Gli innumerevoli scandali di corruzione e malaffare che hanno colpito il governo e il Partido dos trabalhadoressono stati un fatto gravissimo, perché Lula e il Pt prima ancora che essere di sinistra erano l'uomo e il partito «dell'etica». Che dovevano rinnovare la politica e il suo diffuso malcostume e invece hanno mostrato di aver appreso subito la vecchia lezione di sempre, adeguandosi e mettendola in pratica. Lula ha perso per strada alcuni degli uomini più vicini: i ministri José Dirceu, l'uomo che cercava di tenere la barra del timone a sinistra, e Antonio Palocci, l'ex trotzkista che era diventato il guru dell'ortodossia (e della continuità) economica; i presidenti del partito José Genoino, l'ex guerrigliero convertitosi al migliorismo social-liberale, e il suo successore, Ricardo Benzoini, che era anche il capo della campagna elettorale del presidente.
Poteva andare anche peggio. Perché nel momento più duro, la seconda metà del 2005, l'opposizione, quella «socialdemocratica» del Psdb prima di tutto, non se l'è sentita di andare fino in fondo e chiedere l' impeachmentdi Lula.
L'economia in questi quattro anni ha ripreso a marciare, anche se la crescita è sempre troppo fievole a causa del rigore imposto dall'Fmi e pienamente accettato dal ministro Palocci (una volta definito da Lula addirittura il suo Ronaldinho). Le banche non hanno mai fatto tanti profitti. Le imposte, peraltro largamente evase, non sono aumentate e l'inflazione si è molto ridotta. Alla fine del 2002, con la prospettiva di un governo di sinistra, il dollaro valeva 3 reaise mezzo, oggi non tocca i 2 dollari e 2.
La destra vecchia e nuova decise allora che era meglio lasciar fuori Lula dal gioco al massacro ma di fargli il vuoto intorno, cercando di impedirgli la rielezione e poi, quando anche questo si è rivelato un sogno, rassegnandosi a rinviare la rivincita al 2010 (questo spiega anche la scelta di un candidato insignificante come Alkmin). Con effetti a volte comici. Come quando Cardoso parlando del Lula-economico diceva: «il suo governo imita il mio» e parlando, giorni fa, del Lula-politico blaterava: «è un demonio e dobbiamo cacciarlo».

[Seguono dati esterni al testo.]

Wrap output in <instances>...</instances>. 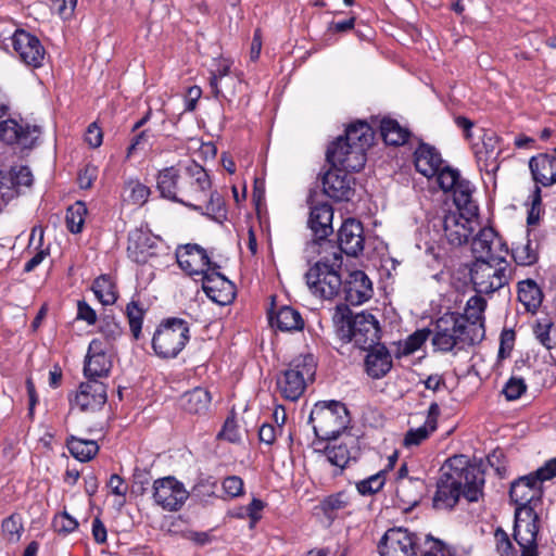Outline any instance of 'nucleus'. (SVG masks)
<instances>
[{"mask_svg":"<svg viewBox=\"0 0 556 556\" xmlns=\"http://www.w3.org/2000/svg\"><path fill=\"white\" fill-rule=\"evenodd\" d=\"M484 484L483 471L469 463L464 455L448 458L442 466L433 505L439 509L452 508L463 494L469 502H477Z\"/></svg>","mask_w":556,"mask_h":556,"instance_id":"obj_1","label":"nucleus"},{"mask_svg":"<svg viewBox=\"0 0 556 556\" xmlns=\"http://www.w3.org/2000/svg\"><path fill=\"white\" fill-rule=\"evenodd\" d=\"M305 252L308 257L318 260L305 274L306 285L313 295L323 300H332L340 294L342 278L340 269L343 257L334 242L307 243Z\"/></svg>","mask_w":556,"mask_h":556,"instance_id":"obj_2","label":"nucleus"},{"mask_svg":"<svg viewBox=\"0 0 556 556\" xmlns=\"http://www.w3.org/2000/svg\"><path fill=\"white\" fill-rule=\"evenodd\" d=\"M374 140V131L365 122H357L346 128L345 136L339 137L327 150V160L332 167L358 172L366 163V151Z\"/></svg>","mask_w":556,"mask_h":556,"instance_id":"obj_3","label":"nucleus"},{"mask_svg":"<svg viewBox=\"0 0 556 556\" xmlns=\"http://www.w3.org/2000/svg\"><path fill=\"white\" fill-rule=\"evenodd\" d=\"M483 334L482 321L469 323L463 315L446 313L435 321L431 341L435 350L446 353L456 346L475 344Z\"/></svg>","mask_w":556,"mask_h":556,"instance_id":"obj_4","label":"nucleus"},{"mask_svg":"<svg viewBox=\"0 0 556 556\" xmlns=\"http://www.w3.org/2000/svg\"><path fill=\"white\" fill-rule=\"evenodd\" d=\"M316 362L312 354L300 355L292 359L288 368L277 376L276 386L280 395L294 402L304 393L307 382L313 381Z\"/></svg>","mask_w":556,"mask_h":556,"instance_id":"obj_5","label":"nucleus"},{"mask_svg":"<svg viewBox=\"0 0 556 556\" xmlns=\"http://www.w3.org/2000/svg\"><path fill=\"white\" fill-rule=\"evenodd\" d=\"M346 407L337 401L316 403L309 415L317 438L321 440L336 439L349 425Z\"/></svg>","mask_w":556,"mask_h":556,"instance_id":"obj_6","label":"nucleus"},{"mask_svg":"<svg viewBox=\"0 0 556 556\" xmlns=\"http://www.w3.org/2000/svg\"><path fill=\"white\" fill-rule=\"evenodd\" d=\"M338 336L348 342H353L362 350H369L379 345L380 327L372 314L358 313L351 317H341Z\"/></svg>","mask_w":556,"mask_h":556,"instance_id":"obj_7","label":"nucleus"},{"mask_svg":"<svg viewBox=\"0 0 556 556\" xmlns=\"http://www.w3.org/2000/svg\"><path fill=\"white\" fill-rule=\"evenodd\" d=\"M510 278L506 257H495L493 261L476 260L470 268V279L478 293H494L508 285Z\"/></svg>","mask_w":556,"mask_h":556,"instance_id":"obj_8","label":"nucleus"},{"mask_svg":"<svg viewBox=\"0 0 556 556\" xmlns=\"http://www.w3.org/2000/svg\"><path fill=\"white\" fill-rule=\"evenodd\" d=\"M190 339L189 324L181 318H168L155 330L152 348L162 358L176 357Z\"/></svg>","mask_w":556,"mask_h":556,"instance_id":"obj_9","label":"nucleus"},{"mask_svg":"<svg viewBox=\"0 0 556 556\" xmlns=\"http://www.w3.org/2000/svg\"><path fill=\"white\" fill-rule=\"evenodd\" d=\"M434 227H440L451 245L460 247L468 242L473 230L479 226L478 216L465 212L447 211L437 218Z\"/></svg>","mask_w":556,"mask_h":556,"instance_id":"obj_10","label":"nucleus"},{"mask_svg":"<svg viewBox=\"0 0 556 556\" xmlns=\"http://www.w3.org/2000/svg\"><path fill=\"white\" fill-rule=\"evenodd\" d=\"M539 515L531 507L516 508L514 539L521 549V556H538L536 536Z\"/></svg>","mask_w":556,"mask_h":556,"instance_id":"obj_11","label":"nucleus"},{"mask_svg":"<svg viewBox=\"0 0 556 556\" xmlns=\"http://www.w3.org/2000/svg\"><path fill=\"white\" fill-rule=\"evenodd\" d=\"M154 503L167 511L179 510L189 493L181 482L174 477H164L153 482Z\"/></svg>","mask_w":556,"mask_h":556,"instance_id":"obj_12","label":"nucleus"},{"mask_svg":"<svg viewBox=\"0 0 556 556\" xmlns=\"http://www.w3.org/2000/svg\"><path fill=\"white\" fill-rule=\"evenodd\" d=\"M185 186L197 197H180L179 203L193 210H203L202 202H205L211 189V179L206 170L198 163L191 162L185 167Z\"/></svg>","mask_w":556,"mask_h":556,"instance_id":"obj_13","label":"nucleus"},{"mask_svg":"<svg viewBox=\"0 0 556 556\" xmlns=\"http://www.w3.org/2000/svg\"><path fill=\"white\" fill-rule=\"evenodd\" d=\"M379 551L381 556H418L417 536L404 528L389 529L380 541Z\"/></svg>","mask_w":556,"mask_h":556,"instance_id":"obj_14","label":"nucleus"},{"mask_svg":"<svg viewBox=\"0 0 556 556\" xmlns=\"http://www.w3.org/2000/svg\"><path fill=\"white\" fill-rule=\"evenodd\" d=\"M176 260L179 267L195 280L197 277L202 279L215 265L211 263L206 251L202 247L192 243L178 247Z\"/></svg>","mask_w":556,"mask_h":556,"instance_id":"obj_15","label":"nucleus"},{"mask_svg":"<svg viewBox=\"0 0 556 556\" xmlns=\"http://www.w3.org/2000/svg\"><path fill=\"white\" fill-rule=\"evenodd\" d=\"M12 46L25 65L35 68L42 65L46 50L36 36L24 29H16L12 36Z\"/></svg>","mask_w":556,"mask_h":556,"instance_id":"obj_16","label":"nucleus"},{"mask_svg":"<svg viewBox=\"0 0 556 556\" xmlns=\"http://www.w3.org/2000/svg\"><path fill=\"white\" fill-rule=\"evenodd\" d=\"M41 131L36 125H29L24 121L9 118L0 123V138L8 144H17L22 148H31Z\"/></svg>","mask_w":556,"mask_h":556,"instance_id":"obj_17","label":"nucleus"},{"mask_svg":"<svg viewBox=\"0 0 556 556\" xmlns=\"http://www.w3.org/2000/svg\"><path fill=\"white\" fill-rule=\"evenodd\" d=\"M542 495L543 486L530 473L515 480L509 490V496L516 508L531 507L536 509Z\"/></svg>","mask_w":556,"mask_h":556,"instance_id":"obj_18","label":"nucleus"},{"mask_svg":"<svg viewBox=\"0 0 556 556\" xmlns=\"http://www.w3.org/2000/svg\"><path fill=\"white\" fill-rule=\"evenodd\" d=\"M185 182V170L179 173L174 166L160 170L156 177V188L161 195L178 203L182 195L190 198L197 197L195 193L187 189Z\"/></svg>","mask_w":556,"mask_h":556,"instance_id":"obj_19","label":"nucleus"},{"mask_svg":"<svg viewBox=\"0 0 556 556\" xmlns=\"http://www.w3.org/2000/svg\"><path fill=\"white\" fill-rule=\"evenodd\" d=\"M348 172L332 167L323 178L324 192L334 201H350L354 195L355 180Z\"/></svg>","mask_w":556,"mask_h":556,"instance_id":"obj_20","label":"nucleus"},{"mask_svg":"<svg viewBox=\"0 0 556 556\" xmlns=\"http://www.w3.org/2000/svg\"><path fill=\"white\" fill-rule=\"evenodd\" d=\"M219 266L214 265L202 279V289L205 294L219 305H227L235 299V286L224 275L216 269Z\"/></svg>","mask_w":556,"mask_h":556,"instance_id":"obj_21","label":"nucleus"},{"mask_svg":"<svg viewBox=\"0 0 556 556\" xmlns=\"http://www.w3.org/2000/svg\"><path fill=\"white\" fill-rule=\"evenodd\" d=\"M471 250L476 260L493 261L505 257L507 249L492 228H482L472 239Z\"/></svg>","mask_w":556,"mask_h":556,"instance_id":"obj_22","label":"nucleus"},{"mask_svg":"<svg viewBox=\"0 0 556 556\" xmlns=\"http://www.w3.org/2000/svg\"><path fill=\"white\" fill-rule=\"evenodd\" d=\"M112 368L111 357L106 354L105 346L100 339H93L88 348L84 365V375L87 380L108 377Z\"/></svg>","mask_w":556,"mask_h":556,"instance_id":"obj_23","label":"nucleus"},{"mask_svg":"<svg viewBox=\"0 0 556 556\" xmlns=\"http://www.w3.org/2000/svg\"><path fill=\"white\" fill-rule=\"evenodd\" d=\"M106 386L97 379L86 380L79 384L74 405L81 412H94L106 402Z\"/></svg>","mask_w":556,"mask_h":556,"instance_id":"obj_24","label":"nucleus"},{"mask_svg":"<svg viewBox=\"0 0 556 556\" xmlns=\"http://www.w3.org/2000/svg\"><path fill=\"white\" fill-rule=\"evenodd\" d=\"M364 229L363 225L354 219H346L339 229V245L340 255L345 253L349 256H357L364 250Z\"/></svg>","mask_w":556,"mask_h":556,"instance_id":"obj_25","label":"nucleus"},{"mask_svg":"<svg viewBox=\"0 0 556 556\" xmlns=\"http://www.w3.org/2000/svg\"><path fill=\"white\" fill-rule=\"evenodd\" d=\"M426 493V483L422 479H396L395 504L402 510H410L419 504Z\"/></svg>","mask_w":556,"mask_h":556,"instance_id":"obj_26","label":"nucleus"},{"mask_svg":"<svg viewBox=\"0 0 556 556\" xmlns=\"http://www.w3.org/2000/svg\"><path fill=\"white\" fill-rule=\"evenodd\" d=\"M333 211L328 203L316 204L311 207L308 226L314 232L315 239L309 243L332 242L327 237L332 233Z\"/></svg>","mask_w":556,"mask_h":556,"instance_id":"obj_27","label":"nucleus"},{"mask_svg":"<svg viewBox=\"0 0 556 556\" xmlns=\"http://www.w3.org/2000/svg\"><path fill=\"white\" fill-rule=\"evenodd\" d=\"M529 169L535 186L551 187L556 184V156L540 153L529 161Z\"/></svg>","mask_w":556,"mask_h":556,"instance_id":"obj_28","label":"nucleus"},{"mask_svg":"<svg viewBox=\"0 0 556 556\" xmlns=\"http://www.w3.org/2000/svg\"><path fill=\"white\" fill-rule=\"evenodd\" d=\"M345 301L351 305H361L372 295L371 281L362 270L352 271L343 287Z\"/></svg>","mask_w":556,"mask_h":556,"instance_id":"obj_29","label":"nucleus"},{"mask_svg":"<svg viewBox=\"0 0 556 556\" xmlns=\"http://www.w3.org/2000/svg\"><path fill=\"white\" fill-rule=\"evenodd\" d=\"M157 244L150 235L135 230L128 237L127 253L136 263L144 264L156 255Z\"/></svg>","mask_w":556,"mask_h":556,"instance_id":"obj_30","label":"nucleus"},{"mask_svg":"<svg viewBox=\"0 0 556 556\" xmlns=\"http://www.w3.org/2000/svg\"><path fill=\"white\" fill-rule=\"evenodd\" d=\"M442 157L438 150L427 143H420L415 151V167L427 178L434 177L442 168Z\"/></svg>","mask_w":556,"mask_h":556,"instance_id":"obj_31","label":"nucleus"},{"mask_svg":"<svg viewBox=\"0 0 556 556\" xmlns=\"http://www.w3.org/2000/svg\"><path fill=\"white\" fill-rule=\"evenodd\" d=\"M392 368V357L384 345L368 350L365 358V370L372 379L384 377Z\"/></svg>","mask_w":556,"mask_h":556,"instance_id":"obj_32","label":"nucleus"},{"mask_svg":"<svg viewBox=\"0 0 556 556\" xmlns=\"http://www.w3.org/2000/svg\"><path fill=\"white\" fill-rule=\"evenodd\" d=\"M358 454L355 438L349 435L340 444L328 445L325 448L326 459L333 466L343 469Z\"/></svg>","mask_w":556,"mask_h":556,"instance_id":"obj_33","label":"nucleus"},{"mask_svg":"<svg viewBox=\"0 0 556 556\" xmlns=\"http://www.w3.org/2000/svg\"><path fill=\"white\" fill-rule=\"evenodd\" d=\"M269 321L273 327L281 331H296L304 327L301 314L291 306H282L275 315L270 314Z\"/></svg>","mask_w":556,"mask_h":556,"instance_id":"obj_34","label":"nucleus"},{"mask_svg":"<svg viewBox=\"0 0 556 556\" xmlns=\"http://www.w3.org/2000/svg\"><path fill=\"white\" fill-rule=\"evenodd\" d=\"M181 407L195 415L206 414L211 405V394L203 388H194L181 396Z\"/></svg>","mask_w":556,"mask_h":556,"instance_id":"obj_35","label":"nucleus"},{"mask_svg":"<svg viewBox=\"0 0 556 556\" xmlns=\"http://www.w3.org/2000/svg\"><path fill=\"white\" fill-rule=\"evenodd\" d=\"M518 300L527 312L535 313L542 304L543 292L532 279L518 282Z\"/></svg>","mask_w":556,"mask_h":556,"instance_id":"obj_36","label":"nucleus"},{"mask_svg":"<svg viewBox=\"0 0 556 556\" xmlns=\"http://www.w3.org/2000/svg\"><path fill=\"white\" fill-rule=\"evenodd\" d=\"M352 504V495L346 491H340L325 496L319 503V509L329 519L334 520L340 513L345 511Z\"/></svg>","mask_w":556,"mask_h":556,"instance_id":"obj_37","label":"nucleus"},{"mask_svg":"<svg viewBox=\"0 0 556 556\" xmlns=\"http://www.w3.org/2000/svg\"><path fill=\"white\" fill-rule=\"evenodd\" d=\"M472 188L470 186V182L462 179L458 185H456L455 189L453 190V199L454 203L456 205L455 211L465 212L466 214H469L470 216H478V205L472 200Z\"/></svg>","mask_w":556,"mask_h":556,"instance_id":"obj_38","label":"nucleus"},{"mask_svg":"<svg viewBox=\"0 0 556 556\" xmlns=\"http://www.w3.org/2000/svg\"><path fill=\"white\" fill-rule=\"evenodd\" d=\"M555 324L548 316L538 318L532 325V332L538 342L546 350L556 348Z\"/></svg>","mask_w":556,"mask_h":556,"instance_id":"obj_39","label":"nucleus"},{"mask_svg":"<svg viewBox=\"0 0 556 556\" xmlns=\"http://www.w3.org/2000/svg\"><path fill=\"white\" fill-rule=\"evenodd\" d=\"M66 446L70 453L80 462H89L99 451V446L96 441L84 440L75 435L67 438Z\"/></svg>","mask_w":556,"mask_h":556,"instance_id":"obj_40","label":"nucleus"},{"mask_svg":"<svg viewBox=\"0 0 556 556\" xmlns=\"http://www.w3.org/2000/svg\"><path fill=\"white\" fill-rule=\"evenodd\" d=\"M380 132L384 142L390 146L404 144L409 137L408 129L402 127L397 121L391 118L381 121Z\"/></svg>","mask_w":556,"mask_h":556,"instance_id":"obj_41","label":"nucleus"},{"mask_svg":"<svg viewBox=\"0 0 556 556\" xmlns=\"http://www.w3.org/2000/svg\"><path fill=\"white\" fill-rule=\"evenodd\" d=\"M539 244L529 238L517 243L511 252L514 261L520 266H531L539 258Z\"/></svg>","mask_w":556,"mask_h":556,"instance_id":"obj_42","label":"nucleus"},{"mask_svg":"<svg viewBox=\"0 0 556 556\" xmlns=\"http://www.w3.org/2000/svg\"><path fill=\"white\" fill-rule=\"evenodd\" d=\"M500 150L494 148L492 138L489 142H483V147L476 152L477 161L480 169L485 170L488 174H495L500 167L497 162Z\"/></svg>","mask_w":556,"mask_h":556,"instance_id":"obj_43","label":"nucleus"},{"mask_svg":"<svg viewBox=\"0 0 556 556\" xmlns=\"http://www.w3.org/2000/svg\"><path fill=\"white\" fill-rule=\"evenodd\" d=\"M92 291L103 305H112L117 300L116 287L110 276L103 275L97 278L93 281Z\"/></svg>","mask_w":556,"mask_h":556,"instance_id":"obj_44","label":"nucleus"},{"mask_svg":"<svg viewBox=\"0 0 556 556\" xmlns=\"http://www.w3.org/2000/svg\"><path fill=\"white\" fill-rule=\"evenodd\" d=\"M231 62L225 59L216 60L211 70L210 86L216 98L223 96L224 78L230 73Z\"/></svg>","mask_w":556,"mask_h":556,"instance_id":"obj_45","label":"nucleus"},{"mask_svg":"<svg viewBox=\"0 0 556 556\" xmlns=\"http://www.w3.org/2000/svg\"><path fill=\"white\" fill-rule=\"evenodd\" d=\"M203 210L212 219L222 223L227 217V210L223 197L217 191H208V195L205 202H202Z\"/></svg>","mask_w":556,"mask_h":556,"instance_id":"obj_46","label":"nucleus"},{"mask_svg":"<svg viewBox=\"0 0 556 556\" xmlns=\"http://www.w3.org/2000/svg\"><path fill=\"white\" fill-rule=\"evenodd\" d=\"M150 193V188L139 180L130 179L125 182L124 197L135 205L144 204L148 201Z\"/></svg>","mask_w":556,"mask_h":556,"instance_id":"obj_47","label":"nucleus"},{"mask_svg":"<svg viewBox=\"0 0 556 556\" xmlns=\"http://www.w3.org/2000/svg\"><path fill=\"white\" fill-rule=\"evenodd\" d=\"M87 207L85 203L77 201L67 208L66 225L72 233H79L83 230Z\"/></svg>","mask_w":556,"mask_h":556,"instance_id":"obj_48","label":"nucleus"},{"mask_svg":"<svg viewBox=\"0 0 556 556\" xmlns=\"http://www.w3.org/2000/svg\"><path fill=\"white\" fill-rule=\"evenodd\" d=\"M1 530L3 539L9 543L20 541L24 530L22 517L18 514H12L2 521Z\"/></svg>","mask_w":556,"mask_h":556,"instance_id":"obj_49","label":"nucleus"},{"mask_svg":"<svg viewBox=\"0 0 556 556\" xmlns=\"http://www.w3.org/2000/svg\"><path fill=\"white\" fill-rule=\"evenodd\" d=\"M435 430V425L433 420H426L421 427L416 429H410L407 431L404 438L405 446H417L421 442L428 439L430 433Z\"/></svg>","mask_w":556,"mask_h":556,"instance_id":"obj_50","label":"nucleus"},{"mask_svg":"<svg viewBox=\"0 0 556 556\" xmlns=\"http://www.w3.org/2000/svg\"><path fill=\"white\" fill-rule=\"evenodd\" d=\"M386 483L384 471H379L356 483V490L362 495H372L379 492Z\"/></svg>","mask_w":556,"mask_h":556,"instance_id":"obj_51","label":"nucleus"},{"mask_svg":"<svg viewBox=\"0 0 556 556\" xmlns=\"http://www.w3.org/2000/svg\"><path fill=\"white\" fill-rule=\"evenodd\" d=\"M126 315L132 337L138 340L141 334L143 309L139 307L137 302L131 301L126 306Z\"/></svg>","mask_w":556,"mask_h":556,"instance_id":"obj_52","label":"nucleus"},{"mask_svg":"<svg viewBox=\"0 0 556 556\" xmlns=\"http://www.w3.org/2000/svg\"><path fill=\"white\" fill-rule=\"evenodd\" d=\"M494 542L496 552L501 556H518V551L513 545L507 532L502 528L495 530Z\"/></svg>","mask_w":556,"mask_h":556,"instance_id":"obj_53","label":"nucleus"},{"mask_svg":"<svg viewBox=\"0 0 556 556\" xmlns=\"http://www.w3.org/2000/svg\"><path fill=\"white\" fill-rule=\"evenodd\" d=\"M435 176L443 191H453L456 185L462 181L458 172L450 167L441 168Z\"/></svg>","mask_w":556,"mask_h":556,"instance_id":"obj_54","label":"nucleus"},{"mask_svg":"<svg viewBox=\"0 0 556 556\" xmlns=\"http://www.w3.org/2000/svg\"><path fill=\"white\" fill-rule=\"evenodd\" d=\"M224 495L227 498H236L244 494V482L239 476H228L222 481Z\"/></svg>","mask_w":556,"mask_h":556,"instance_id":"obj_55","label":"nucleus"},{"mask_svg":"<svg viewBox=\"0 0 556 556\" xmlns=\"http://www.w3.org/2000/svg\"><path fill=\"white\" fill-rule=\"evenodd\" d=\"M527 390V384L522 378L511 377L503 388V394L506 400H518Z\"/></svg>","mask_w":556,"mask_h":556,"instance_id":"obj_56","label":"nucleus"},{"mask_svg":"<svg viewBox=\"0 0 556 556\" xmlns=\"http://www.w3.org/2000/svg\"><path fill=\"white\" fill-rule=\"evenodd\" d=\"M218 438L226 440L230 443H239L240 442L241 435L239 432L238 424L233 416L227 417L222 430L218 433Z\"/></svg>","mask_w":556,"mask_h":556,"instance_id":"obj_57","label":"nucleus"},{"mask_svg":"<svg viewBox=\"0 0 556 556\" xmlns=\"http://www.w3.org/2000/svg\"><path fill=\"white\" fill-rule=\"evenodd\" d=\"M429 334L430 331L427 329L418 330L410 334L404 344L403 353L412 354L417 351L426 342Z\"/></svg>","mask_w":556,"mask_h":556,"instance_id":"obj_58","label":"nucleus"},{"mask_svg":"<svg viewBox=\"0 0 556 556\" xmlns=\"http://www.w3.org/2000/svg\"><path fill=\"white\" fill-rule=\"evenodd\" d=\"M533 479L542 485L544 481H548L556 477V457L547 460L542 467L530 473Z\"/></svg>","mask_w":556,"mask_h":556,"instance_id":"obj_59","label":"nucleus"},{"mask_svg":"<svg viewBox=\"0 0 556 556\" xmlns=\"http://www.w3.org/2000/svg\"><path fill=\"white\" fill-rule=\"evenodd\" d=\"M100 332L108 341H114L121 337L122 328L113 318L104 317L100 323Z\"/></svg>","mask_w":556,"mask_h":556,"instance_id":"obj_60","label":"nucleus"},{"mask_svg":"<svg viewBox=\"0 0 556 556\" xmlns=\"http://www.w3.org/2000/svg\"><path fill=\"white\" fill-rule=\"evenodd\" d=\"M11 177L14 186L30 187L34 180L31 170L27 166L14 167Z\"/></svg>","mask_w":556,"mask_h":556,"instance_id":"obj_61","label":"nucleus"},{"mask_svg":"<svg viewBox=\"0 0 556 556\" xmlns=\"http://www.w3.org/2000/svg\"><path fill=\"white\" fill-rule=\"evenodd\" d=\"M53 526L56 531L71 533L78 527V522L72 516H70L66 511L55 516L53 520Z\"/></svg>","mask_w":556,"mask_h":556,"instance_id":"obj_62","label":"nucleus"},{"mask_svg":"<svg viewBox=\"0 0 556 556\" xmlns=\"http://www.w3.org/2000/svg\"><path fill=\"white\" fill-rule=\"evenodd\" d=\"M429 547L422 556H453L452 549L442 541L428 540Z\"/></svg>","mask_w":556,"mask_h":556,"instance_id":"obj_63","label":"nucleus"},{"mask_svg":"<svg viewBox=\"0 0 556 556\" xmlns=\"http://www.w3.org/2000/svg\"><path fill=\"white\" fill-rule=\"evenodd\" d=\"M216 481L212 478L201 479L193 488V492L197 496L205 497L213 496L215 494Z\"/></svg>","mask_w":556,"mask_h":556,"instance_id":"obj_64","label":"nucleus"}]
</instances>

Lula non è una santo, se non per gli esclusi di sempre, e non è un demonio. Gli scandali l'hanno lambito senza toccarlo (anche se francamente è difficile credere che lui non sapesse niente dei maneggi dei suoi uomini più vicini), le classi medie urbane, che nel 2002 avevano votato a valanga per lui, gli hanno voltato le spalle con un senso di disincanto rabbioso e i settori più radicali della sinistra lo considerano un traditore, ma per le grandi masse povere del nord-est è diventato un'icona . Nel Brasile delle diseguaglianze, secondo una statistica pubblicata dalla rivista Veja, i poveri rappresentano l'82% dell'elettorato, la classe media il 12.5% e i ricchi il 5.5%. In questi numeri sta la ragione per cui Lula tornerà a vincere.
Quasi quattro anni dopo quel memorabile insediamento a Brasilia, il Brasile è cambiato. Non è stato l'inizio della fine del neo-liberismo e neanche il trionfo dell'etica nella politica, come in molti speravano. Ma il Brasile di Lula non è più quello di Cardoso e di Sarney.